I was in Sao Paulo, Brazil at the lobby of a hotel waiting with my client to meet our Brazilian hosts whom I did not know. One of the men looked up from his cell phone and startled me by saying, “Aren’t you Maurilio? I follow you on Twitter.” The same scenario happened a few weeks later in Singapore as I attended TWR’s Asia partners’ meeting. Since then I have heard from people in New Zealand, Europe, Africa and other parts of the world who read my posts. I have come to grips with the fact that I’m a global brand. While that might sound pretentious and grandiose, I think it’s true of anyone who has an online presence. We all know the internet doesn’t stop at the end of town, ( I had one client who wanted to launch his website in Tennessee first, however), but I’m not sure most of us have thought of ourselves as a global brand. I know I haven’t. But If that’s true, what are some of the implications?
You don’t speak just for yourself. Privacy or not, if you’re online you have chosen to open your thoughts and ideas to the rest of the world. , Your opinions, thoughts, rants, likes and dislikes are available for the planet to see. Your brand is a reflection of all of your online persona. Don’t ever assume that “people who know me know I’m joking.” Most people online will never meet you. You represent your personal brand as well as your employer, your faith and, yes, even your country, like it or not.
Your words matter. Once you realize you’re writing for the world, you’ll begin to think about how your vocabulary and writing style will come across to those in other English-speaking countries as well as those who might be reading your posts as a second or third language. Making your thoughts and ideas as clear as possible and free of unnecessary jargon becomes a priority. Slang might be funny to your friends, but might completely bypass a global audience. Remember, you’re not writing a Ke$ha song. (You might say I just broke my own rule by alluding to Ke$ha. Unfortunately, for humanity, she’s known world wide)
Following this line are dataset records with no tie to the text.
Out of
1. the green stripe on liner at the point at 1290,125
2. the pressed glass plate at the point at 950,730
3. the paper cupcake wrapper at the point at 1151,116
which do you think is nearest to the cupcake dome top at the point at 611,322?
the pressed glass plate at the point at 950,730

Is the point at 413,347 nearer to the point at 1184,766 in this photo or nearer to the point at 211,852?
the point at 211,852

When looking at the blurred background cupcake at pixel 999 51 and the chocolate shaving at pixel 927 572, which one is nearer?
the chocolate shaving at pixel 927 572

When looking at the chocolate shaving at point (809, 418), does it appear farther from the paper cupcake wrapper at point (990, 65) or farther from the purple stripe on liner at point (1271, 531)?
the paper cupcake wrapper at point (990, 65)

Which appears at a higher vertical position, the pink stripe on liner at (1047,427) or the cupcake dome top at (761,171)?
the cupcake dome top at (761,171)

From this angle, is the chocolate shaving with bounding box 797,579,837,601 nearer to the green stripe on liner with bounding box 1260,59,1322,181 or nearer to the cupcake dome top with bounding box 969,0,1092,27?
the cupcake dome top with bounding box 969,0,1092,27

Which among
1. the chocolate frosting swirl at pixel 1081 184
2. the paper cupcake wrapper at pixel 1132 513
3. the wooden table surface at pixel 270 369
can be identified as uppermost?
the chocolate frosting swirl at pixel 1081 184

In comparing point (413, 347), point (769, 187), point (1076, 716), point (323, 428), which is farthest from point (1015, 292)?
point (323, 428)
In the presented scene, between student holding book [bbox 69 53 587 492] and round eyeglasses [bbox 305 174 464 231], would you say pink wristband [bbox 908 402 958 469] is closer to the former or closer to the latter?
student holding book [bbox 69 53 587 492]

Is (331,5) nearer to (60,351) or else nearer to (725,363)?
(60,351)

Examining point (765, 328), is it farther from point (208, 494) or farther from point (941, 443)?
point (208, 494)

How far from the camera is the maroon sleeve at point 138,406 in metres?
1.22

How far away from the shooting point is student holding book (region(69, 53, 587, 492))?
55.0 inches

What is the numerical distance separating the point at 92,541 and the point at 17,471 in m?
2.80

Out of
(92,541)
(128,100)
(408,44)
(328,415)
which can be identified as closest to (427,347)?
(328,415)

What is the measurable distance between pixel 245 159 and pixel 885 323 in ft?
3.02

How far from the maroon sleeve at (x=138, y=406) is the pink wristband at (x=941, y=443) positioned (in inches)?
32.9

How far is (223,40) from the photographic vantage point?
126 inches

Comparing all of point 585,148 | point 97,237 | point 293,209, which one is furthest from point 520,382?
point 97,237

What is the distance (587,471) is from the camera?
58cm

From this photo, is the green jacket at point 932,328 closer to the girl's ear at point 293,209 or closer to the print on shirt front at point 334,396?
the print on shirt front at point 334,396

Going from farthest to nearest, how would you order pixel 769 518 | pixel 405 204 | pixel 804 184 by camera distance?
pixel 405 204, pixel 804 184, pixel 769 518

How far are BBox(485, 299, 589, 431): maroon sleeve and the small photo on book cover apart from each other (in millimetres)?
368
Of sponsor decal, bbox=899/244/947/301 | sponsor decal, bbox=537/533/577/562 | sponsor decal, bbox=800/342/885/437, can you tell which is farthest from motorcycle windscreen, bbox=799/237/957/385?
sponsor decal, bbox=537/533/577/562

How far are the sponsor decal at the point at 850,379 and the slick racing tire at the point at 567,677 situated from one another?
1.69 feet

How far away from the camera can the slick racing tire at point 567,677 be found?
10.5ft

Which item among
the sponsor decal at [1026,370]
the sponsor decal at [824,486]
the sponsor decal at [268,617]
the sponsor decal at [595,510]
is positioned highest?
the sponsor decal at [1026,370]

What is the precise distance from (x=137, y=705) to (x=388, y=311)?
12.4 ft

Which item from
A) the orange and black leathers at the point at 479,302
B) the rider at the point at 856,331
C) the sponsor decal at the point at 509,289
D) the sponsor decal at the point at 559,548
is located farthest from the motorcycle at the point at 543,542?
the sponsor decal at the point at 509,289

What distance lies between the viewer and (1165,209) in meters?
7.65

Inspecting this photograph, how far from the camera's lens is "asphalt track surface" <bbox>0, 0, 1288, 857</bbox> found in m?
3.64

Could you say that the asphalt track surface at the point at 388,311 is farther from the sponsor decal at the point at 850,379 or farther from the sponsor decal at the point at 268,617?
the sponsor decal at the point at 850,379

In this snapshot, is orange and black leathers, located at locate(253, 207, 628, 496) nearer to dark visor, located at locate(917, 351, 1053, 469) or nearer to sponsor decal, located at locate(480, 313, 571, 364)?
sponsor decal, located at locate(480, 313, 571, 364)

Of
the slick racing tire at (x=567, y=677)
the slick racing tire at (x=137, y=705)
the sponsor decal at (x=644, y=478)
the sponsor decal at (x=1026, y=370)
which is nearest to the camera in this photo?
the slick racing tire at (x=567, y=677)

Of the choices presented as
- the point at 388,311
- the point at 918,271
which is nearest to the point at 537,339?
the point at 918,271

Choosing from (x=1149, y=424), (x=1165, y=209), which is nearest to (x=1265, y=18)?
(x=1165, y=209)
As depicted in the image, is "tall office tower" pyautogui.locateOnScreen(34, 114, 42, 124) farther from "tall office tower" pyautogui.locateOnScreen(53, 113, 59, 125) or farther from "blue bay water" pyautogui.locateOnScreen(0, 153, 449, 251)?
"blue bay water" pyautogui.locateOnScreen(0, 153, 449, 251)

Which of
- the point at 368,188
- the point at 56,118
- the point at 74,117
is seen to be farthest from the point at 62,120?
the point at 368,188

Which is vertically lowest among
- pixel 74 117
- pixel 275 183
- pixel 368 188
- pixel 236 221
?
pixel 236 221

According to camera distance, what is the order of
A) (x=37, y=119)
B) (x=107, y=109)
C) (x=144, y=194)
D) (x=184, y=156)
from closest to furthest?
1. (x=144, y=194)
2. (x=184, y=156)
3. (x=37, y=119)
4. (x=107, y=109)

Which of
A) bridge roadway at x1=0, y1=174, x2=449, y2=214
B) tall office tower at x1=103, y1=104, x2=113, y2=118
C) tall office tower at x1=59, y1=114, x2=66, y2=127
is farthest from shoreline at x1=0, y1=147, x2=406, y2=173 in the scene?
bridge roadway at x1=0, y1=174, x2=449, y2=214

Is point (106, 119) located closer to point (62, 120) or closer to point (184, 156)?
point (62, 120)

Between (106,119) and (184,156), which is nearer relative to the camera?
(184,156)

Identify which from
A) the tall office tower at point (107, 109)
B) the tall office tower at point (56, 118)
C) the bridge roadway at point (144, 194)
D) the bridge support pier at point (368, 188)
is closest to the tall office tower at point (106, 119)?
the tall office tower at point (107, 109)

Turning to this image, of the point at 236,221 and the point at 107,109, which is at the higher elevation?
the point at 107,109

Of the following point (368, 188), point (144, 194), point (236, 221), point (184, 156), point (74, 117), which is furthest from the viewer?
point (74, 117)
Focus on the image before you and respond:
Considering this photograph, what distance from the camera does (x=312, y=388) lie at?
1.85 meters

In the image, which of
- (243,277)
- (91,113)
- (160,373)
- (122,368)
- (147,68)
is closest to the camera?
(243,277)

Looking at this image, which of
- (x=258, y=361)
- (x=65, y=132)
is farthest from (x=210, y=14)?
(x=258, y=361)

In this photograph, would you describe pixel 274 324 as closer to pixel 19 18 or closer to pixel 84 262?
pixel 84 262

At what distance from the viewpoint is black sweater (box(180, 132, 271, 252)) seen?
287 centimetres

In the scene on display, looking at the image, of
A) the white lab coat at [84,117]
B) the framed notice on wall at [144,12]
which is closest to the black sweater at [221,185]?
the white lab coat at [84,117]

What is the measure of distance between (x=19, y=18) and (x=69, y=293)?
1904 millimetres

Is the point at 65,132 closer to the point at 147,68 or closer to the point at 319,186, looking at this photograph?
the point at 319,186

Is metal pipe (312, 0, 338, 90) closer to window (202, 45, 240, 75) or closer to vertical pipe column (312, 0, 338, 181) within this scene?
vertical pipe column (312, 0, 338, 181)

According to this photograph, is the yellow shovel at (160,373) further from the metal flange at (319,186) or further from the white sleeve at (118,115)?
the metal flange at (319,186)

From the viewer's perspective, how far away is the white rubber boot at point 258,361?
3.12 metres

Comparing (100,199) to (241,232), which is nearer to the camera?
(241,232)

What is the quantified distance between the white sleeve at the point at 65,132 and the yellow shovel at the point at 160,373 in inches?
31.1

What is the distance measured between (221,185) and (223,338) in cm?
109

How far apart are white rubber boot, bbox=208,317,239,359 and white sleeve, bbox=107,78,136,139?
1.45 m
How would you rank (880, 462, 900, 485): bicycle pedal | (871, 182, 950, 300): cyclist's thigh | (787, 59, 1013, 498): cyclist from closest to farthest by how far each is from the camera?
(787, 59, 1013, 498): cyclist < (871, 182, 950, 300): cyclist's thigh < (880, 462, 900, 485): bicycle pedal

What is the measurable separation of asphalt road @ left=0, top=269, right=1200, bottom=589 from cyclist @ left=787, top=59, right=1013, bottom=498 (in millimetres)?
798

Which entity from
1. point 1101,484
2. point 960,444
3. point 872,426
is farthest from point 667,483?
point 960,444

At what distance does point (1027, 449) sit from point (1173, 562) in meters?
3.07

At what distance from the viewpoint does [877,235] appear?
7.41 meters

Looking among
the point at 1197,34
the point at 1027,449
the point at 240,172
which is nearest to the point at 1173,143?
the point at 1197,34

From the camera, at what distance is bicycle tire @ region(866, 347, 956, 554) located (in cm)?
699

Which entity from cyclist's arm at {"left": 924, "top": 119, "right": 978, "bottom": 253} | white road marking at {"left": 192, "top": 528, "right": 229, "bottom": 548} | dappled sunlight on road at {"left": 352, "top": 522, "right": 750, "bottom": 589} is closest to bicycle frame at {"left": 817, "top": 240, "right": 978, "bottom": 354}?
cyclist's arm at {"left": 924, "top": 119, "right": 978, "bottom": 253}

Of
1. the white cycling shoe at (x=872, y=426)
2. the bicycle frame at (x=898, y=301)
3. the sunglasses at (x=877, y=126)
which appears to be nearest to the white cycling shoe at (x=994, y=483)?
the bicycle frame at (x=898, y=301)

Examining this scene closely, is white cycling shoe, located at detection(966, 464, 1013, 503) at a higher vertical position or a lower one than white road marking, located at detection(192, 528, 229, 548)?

Your scope dictates your reach. If you want to reach beyond your hometown, find content that appeals to people everywhere. Even when a topic is personal, there’s always an universal element you can bring out. No matter how far geographically apart we are, certain topics and ideas bring “tribes” together from around the world. For example, runners in Singapore, Sao Paulo or Vienna share a common interest.
What other implications does being a global brand have?